# Instruction
Replace "distant tree" with "faraway tree" in the entries starting with the line with "Taking a look" and going on through the line with "At what distance does", and write out those lines again with everything else left as it is.

____ Record excerpts

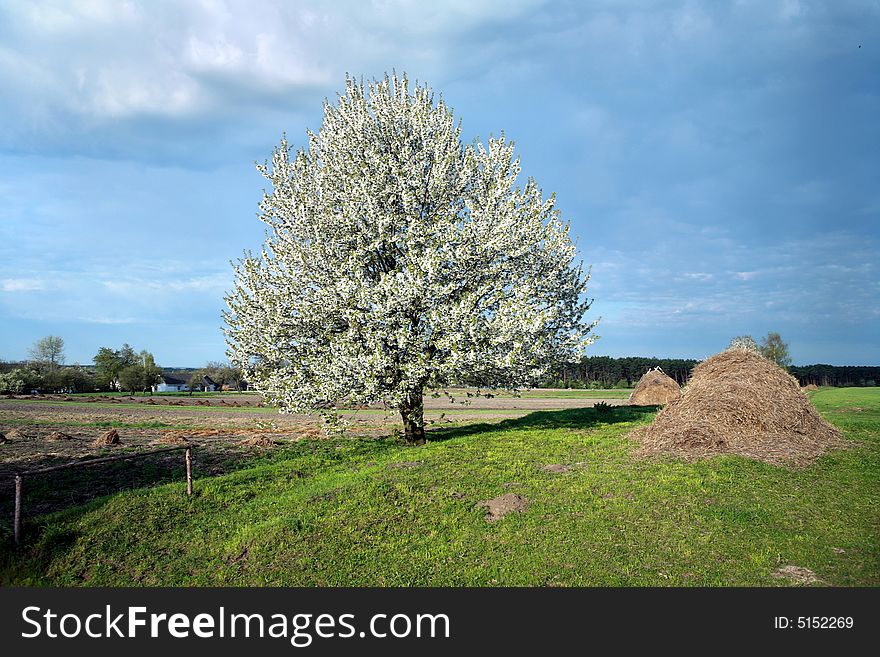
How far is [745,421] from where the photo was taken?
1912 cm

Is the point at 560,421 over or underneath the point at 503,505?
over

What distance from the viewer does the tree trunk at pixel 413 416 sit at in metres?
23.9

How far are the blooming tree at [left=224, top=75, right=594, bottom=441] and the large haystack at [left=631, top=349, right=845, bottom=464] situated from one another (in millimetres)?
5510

________
____ Record excerpts

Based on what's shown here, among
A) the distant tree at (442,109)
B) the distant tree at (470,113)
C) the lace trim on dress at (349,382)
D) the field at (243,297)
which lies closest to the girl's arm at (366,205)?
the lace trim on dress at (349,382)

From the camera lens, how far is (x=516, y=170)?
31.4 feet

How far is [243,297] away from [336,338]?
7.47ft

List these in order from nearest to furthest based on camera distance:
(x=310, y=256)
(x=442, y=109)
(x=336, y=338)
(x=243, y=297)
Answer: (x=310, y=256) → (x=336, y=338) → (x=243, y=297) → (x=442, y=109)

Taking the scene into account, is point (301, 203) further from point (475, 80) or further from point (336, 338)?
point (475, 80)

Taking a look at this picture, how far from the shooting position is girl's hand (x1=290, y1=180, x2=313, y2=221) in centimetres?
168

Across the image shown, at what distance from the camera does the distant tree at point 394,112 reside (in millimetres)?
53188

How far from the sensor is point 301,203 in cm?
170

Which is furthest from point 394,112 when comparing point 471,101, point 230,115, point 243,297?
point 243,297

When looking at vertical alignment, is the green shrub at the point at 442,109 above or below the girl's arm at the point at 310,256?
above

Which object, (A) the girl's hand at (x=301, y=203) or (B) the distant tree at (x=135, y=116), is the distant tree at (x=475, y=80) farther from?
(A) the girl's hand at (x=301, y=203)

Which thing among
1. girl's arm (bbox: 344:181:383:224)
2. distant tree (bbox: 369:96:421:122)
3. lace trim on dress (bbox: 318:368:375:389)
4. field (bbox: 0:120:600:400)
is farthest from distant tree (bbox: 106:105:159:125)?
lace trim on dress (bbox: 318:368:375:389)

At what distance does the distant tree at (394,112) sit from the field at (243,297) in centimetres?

________
____ Record excerpts

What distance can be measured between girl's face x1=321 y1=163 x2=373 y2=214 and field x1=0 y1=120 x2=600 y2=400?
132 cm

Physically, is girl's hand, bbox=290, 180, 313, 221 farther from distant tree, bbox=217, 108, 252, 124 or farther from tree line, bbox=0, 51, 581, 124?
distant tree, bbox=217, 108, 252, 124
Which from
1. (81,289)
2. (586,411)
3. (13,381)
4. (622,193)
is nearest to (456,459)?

________

# Full solution
Taking a look at this picture, how far from the shooting position is girl's hand (x1=290, y1=180, x2=313, y2=221) in centimetres?
168

Across the image shown, at what distance from the camera does the faraway tree at point 394,112 reside (in millimetres)?
53188

How far from the sensor is point 301,203 in cm?
170

Which is furthest from point 394,112 when comparing point 471,101, point 230,115, point 243,297?
point 243,297

When looking at vertical alignment, is the green shrub at the point at 442,109 above or below the girl's arm at the point at 310,256?
above

Which object, (A) the girl's hand at (x=301, y=203) or (B) the faraway tree at (x=135, y=116), is the faraway tree at (x=475, y=80) farther from?
(A) the girl's hand at (x=301, y=203)

Which thing among
1. girl's arm (bbox: 344:181:383:224)
2. faraway tree (bbox: 369:96:421:122)
3. lace trim on dress (bbox: 318:368:375:389)
4. field (bbox: 0:120:600:400)
is farthest from faraway tree (bbox: 106:105:159:125)?
lace trim on dress (bbox: 318:368:375:389)

At what distance does the faraway tree at (394,112) sit from the field at (243,297) in centimetres?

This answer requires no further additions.